**Uraian Tugas:**
Dalam kutipan sumber tentang orang Inggeris di Bengkulu, apa nama sebenarnya dari monumen yang oleh orang Bengkulu disebut "Kuburan Bulek"?

**Kutipan Sumber:**

Selama 140 tahun berada di Bengkulu, Kematian orang-orang Inggeris tersebut mayoritas disebabkan penyakit(malaria dan disentri) dan tewas dalam konflik-konflik dengan rakyat Bengkulu. Orang-orang Inggeris yang meninggal di Bengkulu masa itu tercatat sebanyak 709 orang. Selama 140 tahun, 5 orang Inggeris yang meninggal setiap tahunnya. Sebagian dari orang Inggeris dimakamkan di pemakaman Inggeris di Jitra, Bengkulu. Pada tahun 1808 dibangun monumen atau tugu peringatan bagi bangsa Inggeris dalam zaman kompeni dulu. Monumen disebut oleh orang-orang Bengkulu dengan istilah “Kuburan Bulek (kuburan Bulat)”. Nama sebenarnya dari Kuburan Bulek ini adalah Monumen Parr (Parr Monument). Monumen ini dibuat oleh Inggeris untuk mengenang pengalaman pahit bangsa Inggeris karena di tempat itu dikuburkan Residen Inggeris Thomas Parr, bersama-sama dengan seorang asistennya, yang terbunuh dalam satu insiden dengan rakyat Bengkulu pada malam tanggal 27 Desember 1807. Pembunuhan terhadap Thomas Parr ini disebabkan oleh akumulasi rasa tidak puas rakyat Bengkulu terhadap kebijaksanaan yang ditempuh oleh penguasa Inggeris. Kebijaksanaan Parr yang menimbulkan ketidakpuasan di kalangan pribumi, antara lain pemberlakuan tanam paksa kopi dan pengubahan yang besar dalam peradilan pribumi tanpa persetujuan dan tanpa meminta nasehat dari para Kepala Adat rakyat Bengkulu.

**Data yang Diberikan:**
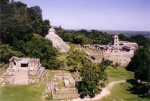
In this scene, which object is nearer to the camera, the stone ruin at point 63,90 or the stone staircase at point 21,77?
the stone ruin at point 63,90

**Jawaban Latihan:**
Nama sebenarnya adalah Monumen Parr (Parr Monument).